Ce sont les faits qui font les opinions

Et pourtant les journalistes sont remis en cause ici et là …

Je pense que le journalisme est remis en cause parce qu’il faut aussi qu’on réfléchisse à nos propres pratiques. Et je pense qu’il y a plusieurs médias dans ce qu’on appelle parfois abusivement “le système médiatique” – même si je n’aime pas quand on généralise – qui abusent de pratiques, notamment celles qui consistent à faire croire que le journalisme, c’est d’abord le lieu de l’opinion, que c’est donner son avis ; que ce qui est important, c’est un éditorialiste politique, que c’est le commentariat… Je pense que ça fait du mal au journalisme. Non pas qu’il n’en faut pas – bien sûr, chacun fait ce qu’il veut – mais la primauté du journalisme ce n‘est pas d’avoir un avis. L’opinion d’un journaliste n’est pas plus valable que l’opinion de n’importe qui. En revanche, notre métier, notre fonction sociale, c’est avant tout de produire de l’information, de l’information vraie, de l’information vérifiée, recoupée, contextualisée, historicisée et d’intérêt général. Et c’est d’abord les informations qui doivent être le terreau des opinions. 

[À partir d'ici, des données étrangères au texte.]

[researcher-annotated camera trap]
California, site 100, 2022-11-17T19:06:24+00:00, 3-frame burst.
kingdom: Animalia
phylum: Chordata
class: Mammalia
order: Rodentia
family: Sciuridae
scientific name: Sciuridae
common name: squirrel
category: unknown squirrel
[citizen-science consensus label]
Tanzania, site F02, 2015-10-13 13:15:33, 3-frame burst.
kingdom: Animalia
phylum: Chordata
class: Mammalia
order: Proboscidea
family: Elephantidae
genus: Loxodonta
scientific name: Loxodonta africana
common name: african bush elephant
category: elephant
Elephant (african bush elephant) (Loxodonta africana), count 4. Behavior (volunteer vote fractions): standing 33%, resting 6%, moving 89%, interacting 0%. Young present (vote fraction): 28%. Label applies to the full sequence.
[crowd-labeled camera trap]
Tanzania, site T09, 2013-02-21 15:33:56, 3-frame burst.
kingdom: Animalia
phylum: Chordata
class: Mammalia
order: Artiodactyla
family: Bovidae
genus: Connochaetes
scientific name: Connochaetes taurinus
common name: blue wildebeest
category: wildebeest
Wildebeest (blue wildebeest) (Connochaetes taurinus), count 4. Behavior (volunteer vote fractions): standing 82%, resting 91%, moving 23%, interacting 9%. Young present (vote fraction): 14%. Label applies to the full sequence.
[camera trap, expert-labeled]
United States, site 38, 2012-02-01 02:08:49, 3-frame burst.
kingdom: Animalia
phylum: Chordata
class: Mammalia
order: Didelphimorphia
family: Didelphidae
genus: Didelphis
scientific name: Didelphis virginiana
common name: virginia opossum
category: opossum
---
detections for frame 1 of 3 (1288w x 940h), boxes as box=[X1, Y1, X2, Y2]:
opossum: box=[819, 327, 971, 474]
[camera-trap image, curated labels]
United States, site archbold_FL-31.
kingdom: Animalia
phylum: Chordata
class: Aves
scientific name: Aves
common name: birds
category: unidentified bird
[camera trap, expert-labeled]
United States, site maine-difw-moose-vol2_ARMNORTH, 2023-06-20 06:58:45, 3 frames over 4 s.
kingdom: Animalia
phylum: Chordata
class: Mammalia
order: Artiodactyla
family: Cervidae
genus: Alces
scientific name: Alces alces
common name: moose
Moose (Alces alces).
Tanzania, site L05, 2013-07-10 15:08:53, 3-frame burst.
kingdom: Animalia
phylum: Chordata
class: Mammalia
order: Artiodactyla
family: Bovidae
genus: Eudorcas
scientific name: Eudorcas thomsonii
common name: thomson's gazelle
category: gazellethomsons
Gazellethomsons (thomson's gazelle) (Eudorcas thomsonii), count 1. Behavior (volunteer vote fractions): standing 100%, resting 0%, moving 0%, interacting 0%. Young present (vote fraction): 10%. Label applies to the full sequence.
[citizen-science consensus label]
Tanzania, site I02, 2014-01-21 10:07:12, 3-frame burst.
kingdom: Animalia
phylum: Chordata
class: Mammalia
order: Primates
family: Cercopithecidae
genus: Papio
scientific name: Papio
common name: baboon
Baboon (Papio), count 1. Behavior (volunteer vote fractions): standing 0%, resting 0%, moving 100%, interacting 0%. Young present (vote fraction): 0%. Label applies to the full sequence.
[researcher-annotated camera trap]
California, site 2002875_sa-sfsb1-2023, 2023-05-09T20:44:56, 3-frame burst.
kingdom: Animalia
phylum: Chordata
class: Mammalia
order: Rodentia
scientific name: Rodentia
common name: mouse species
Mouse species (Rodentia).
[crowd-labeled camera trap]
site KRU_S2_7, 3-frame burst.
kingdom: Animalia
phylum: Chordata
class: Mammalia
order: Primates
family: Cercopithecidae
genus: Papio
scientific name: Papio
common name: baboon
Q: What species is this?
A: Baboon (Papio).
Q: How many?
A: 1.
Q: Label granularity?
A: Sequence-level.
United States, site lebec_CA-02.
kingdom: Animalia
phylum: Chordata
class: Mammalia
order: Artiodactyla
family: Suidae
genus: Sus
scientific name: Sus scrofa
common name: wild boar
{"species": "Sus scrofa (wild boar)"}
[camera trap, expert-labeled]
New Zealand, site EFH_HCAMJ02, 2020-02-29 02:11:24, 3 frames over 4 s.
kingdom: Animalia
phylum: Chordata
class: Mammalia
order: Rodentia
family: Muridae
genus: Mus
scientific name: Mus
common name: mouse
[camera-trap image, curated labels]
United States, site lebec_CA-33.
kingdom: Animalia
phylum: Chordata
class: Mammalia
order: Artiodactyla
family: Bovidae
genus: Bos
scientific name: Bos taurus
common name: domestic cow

Je suis convaincu que ce ne sont pas les opinions qui font les opinions. Je pense que ce sont les faits qui font les opinions, et parfois un fait, ça vous oblige à penser contre vous-même. Ça vous mord au visage. Ça fait que vous n’êtes pas d’accord avec ce que vous pensiez être votre vision du monde et bien ça, cette intranquillité, c’est ce qui fait le sel de la démocratie.